Johannesburgo/EFE
Alemania expulsó a Inglaterra del Mundial con una goleada que pudo alcanzar ribetes de escándalo, en un partido de locos que entrará en la historia de la Copa del Mundo no sólo por su resultado (4-1), sino por el gol clamoroso que el árbitro le negó a Frank Lampard.
Ofensiva a ultranza, derroche físico sin brusquedades (sólo una tarjeta por bando), goles abundantes, alternativas en los dos frentes, cantadas de los porteros, disparos a la madera y, por si fuera poco, un gol de los llamados “fantasmas” salpimentaron un espectáculo apasionante, digno de una final.
Pese a que había anunciado un cambio, Fabio Capello mantuvo el mismo once que, el 23 de junio, se ganó la clasificación con una victoria sobre Eslovenia.

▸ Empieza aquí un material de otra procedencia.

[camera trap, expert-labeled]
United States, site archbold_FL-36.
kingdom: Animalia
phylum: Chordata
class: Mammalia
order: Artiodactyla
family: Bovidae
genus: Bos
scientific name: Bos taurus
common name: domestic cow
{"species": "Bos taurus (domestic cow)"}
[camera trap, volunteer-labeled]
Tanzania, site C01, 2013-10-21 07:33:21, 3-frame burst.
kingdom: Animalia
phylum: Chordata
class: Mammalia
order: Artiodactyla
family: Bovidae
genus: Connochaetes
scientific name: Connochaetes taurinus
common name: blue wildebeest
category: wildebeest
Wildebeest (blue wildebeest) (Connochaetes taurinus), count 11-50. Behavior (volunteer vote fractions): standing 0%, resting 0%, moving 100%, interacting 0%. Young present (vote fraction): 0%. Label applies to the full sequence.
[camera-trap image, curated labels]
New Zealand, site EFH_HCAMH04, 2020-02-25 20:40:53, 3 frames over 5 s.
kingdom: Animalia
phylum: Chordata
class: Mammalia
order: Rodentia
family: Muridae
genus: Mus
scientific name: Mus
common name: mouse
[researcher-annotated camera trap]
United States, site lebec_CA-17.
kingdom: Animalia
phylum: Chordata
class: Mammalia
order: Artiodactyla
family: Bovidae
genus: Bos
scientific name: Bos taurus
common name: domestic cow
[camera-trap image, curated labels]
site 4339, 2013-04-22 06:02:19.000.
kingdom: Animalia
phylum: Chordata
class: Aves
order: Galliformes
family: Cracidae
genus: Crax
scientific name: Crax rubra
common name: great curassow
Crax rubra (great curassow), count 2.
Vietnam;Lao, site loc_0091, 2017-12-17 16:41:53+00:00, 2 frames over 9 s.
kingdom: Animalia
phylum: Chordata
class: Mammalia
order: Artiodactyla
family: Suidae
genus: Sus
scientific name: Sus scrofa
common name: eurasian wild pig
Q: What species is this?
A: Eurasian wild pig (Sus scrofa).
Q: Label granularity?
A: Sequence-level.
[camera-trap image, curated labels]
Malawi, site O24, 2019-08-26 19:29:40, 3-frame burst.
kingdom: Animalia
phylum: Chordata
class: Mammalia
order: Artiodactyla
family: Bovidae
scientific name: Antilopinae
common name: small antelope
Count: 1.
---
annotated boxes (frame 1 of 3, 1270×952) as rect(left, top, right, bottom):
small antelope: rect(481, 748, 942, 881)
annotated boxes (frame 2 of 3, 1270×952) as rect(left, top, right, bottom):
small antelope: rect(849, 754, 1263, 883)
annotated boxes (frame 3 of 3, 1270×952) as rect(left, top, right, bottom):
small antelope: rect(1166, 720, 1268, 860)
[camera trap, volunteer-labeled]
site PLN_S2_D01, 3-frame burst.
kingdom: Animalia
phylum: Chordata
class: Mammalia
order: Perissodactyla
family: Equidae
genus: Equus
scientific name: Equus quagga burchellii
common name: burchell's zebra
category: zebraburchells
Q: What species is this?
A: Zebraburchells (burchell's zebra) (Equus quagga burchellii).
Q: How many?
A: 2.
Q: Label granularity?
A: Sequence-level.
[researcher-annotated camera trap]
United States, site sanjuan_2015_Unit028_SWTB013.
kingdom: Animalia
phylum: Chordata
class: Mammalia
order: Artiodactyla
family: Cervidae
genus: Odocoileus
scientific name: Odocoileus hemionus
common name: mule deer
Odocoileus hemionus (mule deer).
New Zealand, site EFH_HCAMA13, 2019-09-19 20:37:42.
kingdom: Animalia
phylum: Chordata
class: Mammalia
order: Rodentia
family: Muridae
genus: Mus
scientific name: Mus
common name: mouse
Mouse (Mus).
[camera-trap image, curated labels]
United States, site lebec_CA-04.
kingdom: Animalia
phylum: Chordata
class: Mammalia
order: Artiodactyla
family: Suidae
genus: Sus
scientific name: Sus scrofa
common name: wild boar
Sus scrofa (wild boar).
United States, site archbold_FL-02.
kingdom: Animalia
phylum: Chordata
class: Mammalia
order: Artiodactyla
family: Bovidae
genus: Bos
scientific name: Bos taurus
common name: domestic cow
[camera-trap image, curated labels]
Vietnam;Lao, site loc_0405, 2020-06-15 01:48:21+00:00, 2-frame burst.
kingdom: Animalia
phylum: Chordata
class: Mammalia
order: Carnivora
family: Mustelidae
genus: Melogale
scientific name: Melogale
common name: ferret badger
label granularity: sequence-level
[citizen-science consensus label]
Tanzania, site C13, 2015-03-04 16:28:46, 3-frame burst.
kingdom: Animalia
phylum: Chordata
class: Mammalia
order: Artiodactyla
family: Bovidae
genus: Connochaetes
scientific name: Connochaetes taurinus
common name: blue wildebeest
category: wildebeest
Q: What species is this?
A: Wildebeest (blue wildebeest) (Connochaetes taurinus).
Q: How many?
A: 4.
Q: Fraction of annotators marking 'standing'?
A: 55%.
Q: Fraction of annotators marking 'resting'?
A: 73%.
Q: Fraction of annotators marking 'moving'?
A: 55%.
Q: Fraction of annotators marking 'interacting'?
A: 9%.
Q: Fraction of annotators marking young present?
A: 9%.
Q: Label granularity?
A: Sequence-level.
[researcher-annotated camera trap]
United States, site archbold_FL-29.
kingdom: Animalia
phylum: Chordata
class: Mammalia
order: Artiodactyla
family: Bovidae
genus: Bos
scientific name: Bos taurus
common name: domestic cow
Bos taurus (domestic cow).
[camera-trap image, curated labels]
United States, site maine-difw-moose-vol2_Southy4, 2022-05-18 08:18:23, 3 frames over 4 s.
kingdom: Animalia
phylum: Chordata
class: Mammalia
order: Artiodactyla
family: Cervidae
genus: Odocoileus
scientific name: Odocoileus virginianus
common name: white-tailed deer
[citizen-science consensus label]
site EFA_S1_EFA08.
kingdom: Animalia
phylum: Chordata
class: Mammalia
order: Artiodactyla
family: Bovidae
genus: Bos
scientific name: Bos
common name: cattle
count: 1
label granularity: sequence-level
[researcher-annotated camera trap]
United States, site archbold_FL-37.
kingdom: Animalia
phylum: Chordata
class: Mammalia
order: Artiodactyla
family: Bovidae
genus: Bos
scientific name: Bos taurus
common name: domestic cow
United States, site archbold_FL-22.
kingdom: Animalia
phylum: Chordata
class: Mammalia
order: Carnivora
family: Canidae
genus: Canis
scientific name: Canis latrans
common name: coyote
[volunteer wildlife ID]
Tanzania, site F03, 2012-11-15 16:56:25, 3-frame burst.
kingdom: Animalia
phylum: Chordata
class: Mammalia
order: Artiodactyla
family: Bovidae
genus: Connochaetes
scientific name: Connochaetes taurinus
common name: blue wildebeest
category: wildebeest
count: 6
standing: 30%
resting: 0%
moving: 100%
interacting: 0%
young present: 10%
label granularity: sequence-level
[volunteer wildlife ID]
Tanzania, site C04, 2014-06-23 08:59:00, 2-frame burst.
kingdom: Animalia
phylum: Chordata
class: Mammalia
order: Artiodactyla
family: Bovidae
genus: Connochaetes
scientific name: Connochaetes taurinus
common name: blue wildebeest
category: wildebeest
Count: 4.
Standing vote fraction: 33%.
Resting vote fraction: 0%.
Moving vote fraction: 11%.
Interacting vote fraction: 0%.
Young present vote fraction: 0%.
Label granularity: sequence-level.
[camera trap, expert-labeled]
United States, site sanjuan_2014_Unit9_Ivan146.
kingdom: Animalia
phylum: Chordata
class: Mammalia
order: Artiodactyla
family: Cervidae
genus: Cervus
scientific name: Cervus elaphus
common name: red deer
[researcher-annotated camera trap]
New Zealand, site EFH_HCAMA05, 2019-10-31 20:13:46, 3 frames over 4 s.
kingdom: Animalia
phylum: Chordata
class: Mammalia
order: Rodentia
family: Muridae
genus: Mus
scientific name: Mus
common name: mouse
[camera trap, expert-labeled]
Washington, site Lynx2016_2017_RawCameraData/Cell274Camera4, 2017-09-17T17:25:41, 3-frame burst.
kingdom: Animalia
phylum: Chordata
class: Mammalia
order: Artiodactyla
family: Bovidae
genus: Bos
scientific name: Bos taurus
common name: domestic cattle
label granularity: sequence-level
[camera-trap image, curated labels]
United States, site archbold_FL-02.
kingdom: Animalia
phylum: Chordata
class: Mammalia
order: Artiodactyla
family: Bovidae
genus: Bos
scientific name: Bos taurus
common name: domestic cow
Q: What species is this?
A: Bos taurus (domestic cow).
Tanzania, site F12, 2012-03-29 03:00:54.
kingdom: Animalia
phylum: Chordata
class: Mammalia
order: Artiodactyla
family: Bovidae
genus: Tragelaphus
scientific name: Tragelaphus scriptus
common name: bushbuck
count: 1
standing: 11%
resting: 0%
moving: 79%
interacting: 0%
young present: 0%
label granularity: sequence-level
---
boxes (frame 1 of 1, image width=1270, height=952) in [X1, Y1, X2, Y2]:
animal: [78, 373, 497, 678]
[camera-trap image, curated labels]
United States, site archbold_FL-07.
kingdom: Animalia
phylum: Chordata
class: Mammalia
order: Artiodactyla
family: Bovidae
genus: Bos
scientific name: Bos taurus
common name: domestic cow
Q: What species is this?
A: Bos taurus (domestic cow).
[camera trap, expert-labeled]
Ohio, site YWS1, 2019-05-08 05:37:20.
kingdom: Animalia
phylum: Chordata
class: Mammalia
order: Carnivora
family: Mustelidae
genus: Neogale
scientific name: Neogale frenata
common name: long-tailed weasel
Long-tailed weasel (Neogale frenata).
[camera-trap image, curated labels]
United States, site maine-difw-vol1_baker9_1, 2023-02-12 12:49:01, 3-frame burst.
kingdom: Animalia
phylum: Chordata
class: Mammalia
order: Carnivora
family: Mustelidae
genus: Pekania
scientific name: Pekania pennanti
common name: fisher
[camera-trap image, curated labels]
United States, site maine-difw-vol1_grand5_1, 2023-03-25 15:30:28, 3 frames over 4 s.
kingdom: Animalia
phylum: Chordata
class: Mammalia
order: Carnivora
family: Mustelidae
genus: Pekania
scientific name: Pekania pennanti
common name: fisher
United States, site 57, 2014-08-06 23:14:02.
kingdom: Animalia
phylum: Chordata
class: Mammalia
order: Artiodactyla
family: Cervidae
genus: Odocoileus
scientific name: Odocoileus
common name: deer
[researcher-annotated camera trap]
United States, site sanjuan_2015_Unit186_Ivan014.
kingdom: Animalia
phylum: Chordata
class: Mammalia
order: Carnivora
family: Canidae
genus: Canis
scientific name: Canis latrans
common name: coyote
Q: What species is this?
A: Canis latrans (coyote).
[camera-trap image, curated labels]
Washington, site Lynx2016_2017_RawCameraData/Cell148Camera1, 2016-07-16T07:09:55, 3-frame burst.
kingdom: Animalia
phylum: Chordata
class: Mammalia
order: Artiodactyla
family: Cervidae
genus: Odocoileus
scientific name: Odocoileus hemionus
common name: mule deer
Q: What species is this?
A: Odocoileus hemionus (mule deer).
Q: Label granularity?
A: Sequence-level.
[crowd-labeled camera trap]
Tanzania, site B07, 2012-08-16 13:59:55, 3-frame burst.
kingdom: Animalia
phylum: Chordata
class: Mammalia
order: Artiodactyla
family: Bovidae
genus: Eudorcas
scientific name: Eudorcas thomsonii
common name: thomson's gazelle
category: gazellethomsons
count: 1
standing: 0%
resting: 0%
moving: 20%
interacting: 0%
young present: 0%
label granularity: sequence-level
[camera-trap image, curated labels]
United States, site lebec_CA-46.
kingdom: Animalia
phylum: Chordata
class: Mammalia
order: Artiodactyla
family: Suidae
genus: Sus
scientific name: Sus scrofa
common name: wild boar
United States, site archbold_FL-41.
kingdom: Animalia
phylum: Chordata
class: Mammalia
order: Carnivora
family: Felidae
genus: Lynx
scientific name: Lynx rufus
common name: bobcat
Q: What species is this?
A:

Alemania arrancó con un aplomo impropio de su juventud, frente a una Inglaterra que se movía a más revoluciones, y tuvo una primera ocasión temprana. Ozil (m.5) recibió un pase perpendicular, ganó la posición a su marcador, pero no controló del todo. Su disparo de refilón fue despejado por James.
El susto serenó los ánimos ingleses. Los hombres de Fabio Capello decidieron tomárselo con más calma, moviendo el balón sin recurrir a los pelotazos frontales en busca de Rooney, mientras los alemanes cargaban el juego por la banda derecha con centros de Lahm y Müller en dirección a Klose y Podolski.
Frente a las tres aproximaciones alemanas, Inglaterra tardó 18 minutos en disparar por primera vez a puerta, en un libre directo desde 28 metros que Lampard estrelló en la barrera.
En el 23, Alemania marcó el gol más simple. El meta Neuer lanzó la bola a tres cuartos del campo, Klose ganó el forcejeo a Upson y, a media caída dentro del área, alargó la pierna derecha para batir a James.

El partido se volvió loco. Los dos equipos abandonaron sus precauciones defensivas y entraron en un cuerpo a cuerpo en el que los ingleses llevaron la peor parte. En el minuto 30 Klose falló sólo ante el portero, a continuación Defoe cabeceó al larguero —en fuera de juego— y en el 32 Podolski, entrando sin marcaje desde la izquierda, recogió un balón de Müller y batió por bajo a James.
Parecía sentenciado, pero el encuentro enloqueció todavía más. En el minuto 37 Gerrard centró al punto de penalti y Upson ganó a los centrales alemanes para batir a Neuer, que salió a destiempo. Un minuto después el equipo arbitral le negó el empate a Inglaterra. El balón, lanzado por Lampard contra el larguero, botó medio metro dentro de la puerta alemana, volvió al travesaño y ya en el segundo bote no pasó la raya.
Alemania recibía una lejana compensación por el gol fantasma que, 44 años antes, el inglés Geoff Hurst le marcó en la prórroga de la final de 1966, cuando Inglaterra ganó en Wembley su título.

La primera parte, al cabo de una lucha sin tregua, pudo acabar con un marcador de escándalo, pero los equipos fueron al descanso 2-1.
El larguero volvió a cruzarse en la trayectoria de un balón botado en libre directo por Lampard en el minuto 52 Milner disparó al 61. Inglaterra se embarcó en un ataque audaz y perdió. Schweinsteiger condujo un contragolpe sirvió a Müller, desmarcado, que fusiló a James en el 70.
La retaguardia inglesa de desmoronó y los ataques germanos llegaban en oleadas ante James. Müller hizo su segundo gol en tres minutos y, ahora con 4-1, el partido quedó visto para sentencia.